I associate the term ‘sickler’ with the frustration that healthcare professionals have towards managing patients with SCD. I do not use the term ‘sickler’ and am uncomfortable when I hear my colleagues use it. Tellingly, I have never heard a medical professional use the term ‘sickler’ in front of a patient with SCD.  When I consider the reasons behind why SCD patients are stereotyped in the way that they are by healthcare professionals, I can’t help but focus on the fact that most ‘sicklers’ are black. It is much easier for someone to empathise with a condition that they can relate to. I suggest that for predominantly white physicians with predominantly white middle class family and friendship groups, it is much more difficult to empathise with a condition that affects mainly black people than a disease that could occur to either themselves or a loved one.

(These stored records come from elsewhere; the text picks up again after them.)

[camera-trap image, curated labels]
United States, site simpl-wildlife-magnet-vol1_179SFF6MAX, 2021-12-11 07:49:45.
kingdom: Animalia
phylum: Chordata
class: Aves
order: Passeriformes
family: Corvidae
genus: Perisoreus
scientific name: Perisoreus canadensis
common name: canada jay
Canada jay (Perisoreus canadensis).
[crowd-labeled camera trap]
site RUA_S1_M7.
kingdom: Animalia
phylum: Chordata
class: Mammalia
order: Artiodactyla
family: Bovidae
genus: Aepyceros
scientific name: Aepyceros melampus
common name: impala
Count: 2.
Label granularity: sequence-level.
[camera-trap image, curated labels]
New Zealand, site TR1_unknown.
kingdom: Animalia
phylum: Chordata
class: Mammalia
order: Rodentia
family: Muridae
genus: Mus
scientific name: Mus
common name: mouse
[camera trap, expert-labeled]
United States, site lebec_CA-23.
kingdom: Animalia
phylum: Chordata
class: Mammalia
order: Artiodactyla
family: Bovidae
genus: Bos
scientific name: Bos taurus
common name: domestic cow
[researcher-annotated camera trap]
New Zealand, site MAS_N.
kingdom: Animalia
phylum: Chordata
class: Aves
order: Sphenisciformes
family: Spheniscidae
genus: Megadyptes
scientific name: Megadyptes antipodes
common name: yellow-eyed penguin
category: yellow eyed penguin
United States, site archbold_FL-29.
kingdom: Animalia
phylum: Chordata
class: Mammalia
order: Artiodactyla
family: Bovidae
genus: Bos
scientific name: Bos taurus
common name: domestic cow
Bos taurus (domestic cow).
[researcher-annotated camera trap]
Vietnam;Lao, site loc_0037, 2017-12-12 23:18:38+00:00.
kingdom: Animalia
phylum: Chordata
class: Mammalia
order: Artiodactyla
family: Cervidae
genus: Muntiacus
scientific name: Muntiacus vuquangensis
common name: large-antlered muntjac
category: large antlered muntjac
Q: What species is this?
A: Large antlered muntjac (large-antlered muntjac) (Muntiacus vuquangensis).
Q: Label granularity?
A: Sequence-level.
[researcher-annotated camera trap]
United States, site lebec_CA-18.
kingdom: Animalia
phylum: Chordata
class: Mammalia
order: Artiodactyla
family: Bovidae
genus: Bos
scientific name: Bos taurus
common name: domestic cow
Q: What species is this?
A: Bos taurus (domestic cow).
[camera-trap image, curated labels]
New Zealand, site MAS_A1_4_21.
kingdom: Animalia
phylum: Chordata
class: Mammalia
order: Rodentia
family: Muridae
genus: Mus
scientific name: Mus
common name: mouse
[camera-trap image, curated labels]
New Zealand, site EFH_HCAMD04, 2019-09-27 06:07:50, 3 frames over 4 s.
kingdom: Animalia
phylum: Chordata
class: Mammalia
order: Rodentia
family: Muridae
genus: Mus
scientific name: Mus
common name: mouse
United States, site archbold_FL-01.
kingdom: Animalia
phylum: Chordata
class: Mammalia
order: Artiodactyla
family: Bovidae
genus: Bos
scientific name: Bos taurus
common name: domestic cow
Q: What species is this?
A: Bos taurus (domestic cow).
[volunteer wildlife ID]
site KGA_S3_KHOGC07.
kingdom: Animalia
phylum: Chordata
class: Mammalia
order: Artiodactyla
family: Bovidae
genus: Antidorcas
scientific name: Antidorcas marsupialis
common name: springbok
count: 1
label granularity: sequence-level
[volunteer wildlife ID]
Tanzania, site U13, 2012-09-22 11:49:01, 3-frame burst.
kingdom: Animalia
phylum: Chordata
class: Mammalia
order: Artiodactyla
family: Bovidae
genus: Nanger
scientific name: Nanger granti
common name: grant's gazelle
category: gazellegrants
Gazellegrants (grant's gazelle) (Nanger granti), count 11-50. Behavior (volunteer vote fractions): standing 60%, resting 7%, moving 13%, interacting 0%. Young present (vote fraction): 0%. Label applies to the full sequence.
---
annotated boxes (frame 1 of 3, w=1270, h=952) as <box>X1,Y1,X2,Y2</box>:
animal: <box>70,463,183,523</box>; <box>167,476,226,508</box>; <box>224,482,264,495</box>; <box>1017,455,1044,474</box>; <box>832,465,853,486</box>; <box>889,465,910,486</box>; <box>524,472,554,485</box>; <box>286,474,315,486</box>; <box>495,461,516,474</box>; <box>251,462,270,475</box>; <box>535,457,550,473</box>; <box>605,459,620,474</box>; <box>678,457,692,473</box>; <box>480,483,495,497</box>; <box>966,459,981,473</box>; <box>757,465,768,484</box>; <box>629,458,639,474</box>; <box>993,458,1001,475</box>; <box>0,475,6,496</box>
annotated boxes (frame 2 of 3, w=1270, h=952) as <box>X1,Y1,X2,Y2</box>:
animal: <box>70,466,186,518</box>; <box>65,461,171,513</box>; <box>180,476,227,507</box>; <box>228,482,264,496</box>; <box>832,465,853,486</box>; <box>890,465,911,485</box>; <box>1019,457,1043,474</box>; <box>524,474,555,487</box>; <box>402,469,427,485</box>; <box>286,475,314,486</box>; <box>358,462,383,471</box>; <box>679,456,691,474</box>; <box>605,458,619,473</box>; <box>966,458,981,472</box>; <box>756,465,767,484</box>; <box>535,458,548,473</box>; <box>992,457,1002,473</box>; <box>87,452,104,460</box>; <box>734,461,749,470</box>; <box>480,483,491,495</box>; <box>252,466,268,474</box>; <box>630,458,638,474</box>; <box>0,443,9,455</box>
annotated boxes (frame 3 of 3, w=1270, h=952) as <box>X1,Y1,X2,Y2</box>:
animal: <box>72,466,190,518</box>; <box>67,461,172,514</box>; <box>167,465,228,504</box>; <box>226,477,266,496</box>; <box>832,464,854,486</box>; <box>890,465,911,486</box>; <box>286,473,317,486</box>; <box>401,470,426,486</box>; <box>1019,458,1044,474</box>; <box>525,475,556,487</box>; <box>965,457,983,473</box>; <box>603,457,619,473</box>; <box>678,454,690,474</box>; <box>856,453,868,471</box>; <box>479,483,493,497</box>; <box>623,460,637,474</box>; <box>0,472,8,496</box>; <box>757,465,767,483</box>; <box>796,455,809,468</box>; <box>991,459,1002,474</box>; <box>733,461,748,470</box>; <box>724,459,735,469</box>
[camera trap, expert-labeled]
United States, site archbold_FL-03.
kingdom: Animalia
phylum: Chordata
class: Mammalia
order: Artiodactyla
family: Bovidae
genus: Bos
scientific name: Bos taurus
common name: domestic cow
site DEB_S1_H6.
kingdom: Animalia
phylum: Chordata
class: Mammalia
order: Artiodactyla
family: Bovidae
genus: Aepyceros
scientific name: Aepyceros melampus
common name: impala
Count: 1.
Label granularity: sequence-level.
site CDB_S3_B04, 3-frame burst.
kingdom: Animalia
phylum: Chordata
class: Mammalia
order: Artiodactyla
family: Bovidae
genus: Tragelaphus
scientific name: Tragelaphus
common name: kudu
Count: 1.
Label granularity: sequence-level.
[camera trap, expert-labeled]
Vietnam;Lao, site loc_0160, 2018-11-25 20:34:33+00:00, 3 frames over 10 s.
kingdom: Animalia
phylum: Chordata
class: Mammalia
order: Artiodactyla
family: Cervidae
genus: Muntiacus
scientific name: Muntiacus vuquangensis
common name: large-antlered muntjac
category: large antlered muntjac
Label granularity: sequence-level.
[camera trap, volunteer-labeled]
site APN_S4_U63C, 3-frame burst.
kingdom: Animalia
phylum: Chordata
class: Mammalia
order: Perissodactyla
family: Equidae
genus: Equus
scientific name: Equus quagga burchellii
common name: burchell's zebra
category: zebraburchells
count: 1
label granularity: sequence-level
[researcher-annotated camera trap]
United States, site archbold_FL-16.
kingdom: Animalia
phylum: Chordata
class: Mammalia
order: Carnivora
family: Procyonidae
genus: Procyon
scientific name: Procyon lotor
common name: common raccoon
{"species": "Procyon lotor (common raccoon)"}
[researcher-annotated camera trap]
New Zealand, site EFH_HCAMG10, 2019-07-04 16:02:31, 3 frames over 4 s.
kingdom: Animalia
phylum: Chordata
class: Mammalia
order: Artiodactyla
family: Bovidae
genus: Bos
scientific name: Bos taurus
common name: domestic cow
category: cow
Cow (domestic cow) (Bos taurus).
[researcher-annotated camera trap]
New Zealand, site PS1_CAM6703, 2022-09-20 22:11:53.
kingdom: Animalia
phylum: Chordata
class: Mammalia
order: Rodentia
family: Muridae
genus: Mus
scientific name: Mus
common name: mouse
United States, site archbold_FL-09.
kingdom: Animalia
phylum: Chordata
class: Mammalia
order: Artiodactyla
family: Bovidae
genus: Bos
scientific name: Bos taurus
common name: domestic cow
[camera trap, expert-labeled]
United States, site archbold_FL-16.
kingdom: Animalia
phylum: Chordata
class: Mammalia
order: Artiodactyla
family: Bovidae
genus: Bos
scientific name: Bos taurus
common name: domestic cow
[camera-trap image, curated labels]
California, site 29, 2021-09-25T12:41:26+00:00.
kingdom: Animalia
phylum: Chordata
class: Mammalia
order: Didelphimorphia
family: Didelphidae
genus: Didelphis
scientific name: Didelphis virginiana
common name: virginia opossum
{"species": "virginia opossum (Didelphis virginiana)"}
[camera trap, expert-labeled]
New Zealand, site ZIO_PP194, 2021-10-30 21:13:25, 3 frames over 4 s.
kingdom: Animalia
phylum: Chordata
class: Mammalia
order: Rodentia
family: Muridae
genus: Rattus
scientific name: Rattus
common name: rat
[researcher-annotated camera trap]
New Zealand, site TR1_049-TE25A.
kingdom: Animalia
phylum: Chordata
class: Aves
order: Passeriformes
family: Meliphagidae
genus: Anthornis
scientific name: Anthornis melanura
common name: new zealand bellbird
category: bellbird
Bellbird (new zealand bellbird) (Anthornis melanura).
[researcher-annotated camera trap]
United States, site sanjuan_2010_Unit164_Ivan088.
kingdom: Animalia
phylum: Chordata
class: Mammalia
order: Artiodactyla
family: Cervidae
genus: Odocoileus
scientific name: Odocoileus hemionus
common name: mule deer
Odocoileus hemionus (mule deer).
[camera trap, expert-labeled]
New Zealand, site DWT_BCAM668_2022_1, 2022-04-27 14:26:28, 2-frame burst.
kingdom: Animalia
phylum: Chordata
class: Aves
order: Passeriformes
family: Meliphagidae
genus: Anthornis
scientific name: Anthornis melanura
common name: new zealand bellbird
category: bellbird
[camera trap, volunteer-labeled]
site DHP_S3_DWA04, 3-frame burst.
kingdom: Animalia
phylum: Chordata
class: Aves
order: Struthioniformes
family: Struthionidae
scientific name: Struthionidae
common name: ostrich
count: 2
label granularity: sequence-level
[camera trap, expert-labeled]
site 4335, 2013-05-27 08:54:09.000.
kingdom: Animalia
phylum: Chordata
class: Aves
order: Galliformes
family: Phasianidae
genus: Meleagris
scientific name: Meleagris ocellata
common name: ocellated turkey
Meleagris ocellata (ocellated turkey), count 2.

After the Lockdown Summer of 2020, with the re-emergence of the ‘Black Lives Matter’ movement and the introduction of the term ‘unconscious bias’ into the mainstream, it is an apt time to discuss the dangers of using the term ‘sickler’. The term trivialises what is a severe and life-limiting genetic condition. It promotes the idea that patients presenting to A&E with severe pain in vaso-occlusive crisis are opioid seeking. This has led to patients receiving delayed or inadequate care. I know that most doctors I have worked with do not consider themselves as racist. Yet when we as medical professionals, consciously or subconsciously, act upon stereotypes that we have developed in our careers, to impact negatively upon patient care; then that is a form of racism. Whilst the term ‘sickler’ continues to be used amongst healthcare professionals, the stereotypes attached to the term will propagate through to future generations of doctors and medical students. It is not racist to feel frustration at a patient with sickle cell disease that is demanding treatment. However, it is racist to allow that frustration to impact upon the treatment that that patient, or the next one, receives. 


1. Glassberg, J., Tanabe, P., Richardson, L. & Debaun, M. Among emergency physicians, use of the term "Sickler" is associated with negative attitudes toward people with sickle cell disease. Am. J. Hematol. 88, 532–3 (2013).

2. Glassberg, J. A. et al. Emergency provider analgesic practices and attitudes toward patients with sickle cell disease. Ann. Emerg. Med. 62, 293-302.e10 (2013).

3. Lazio, M. P. et al. A comparison of analgesic management for emergency department patients with sickle cell disease and renal colic. Clin. J. Pain 26, 199–205 (2010).

4. Abdallah, K. et al. Emergency Department Utilization for Patients Living With Sickle Cell Disease: Psychosocial Predictors of Health Care Behaviors. Ann. Emerg. Med. 76, S56–S63 (2020).

5. Solomon, L. R. Treatment and prevention of pain due to vaso-occlusive crises in adults with sickle cell disease: an educational void. Blood 111, 997–1003 (2008).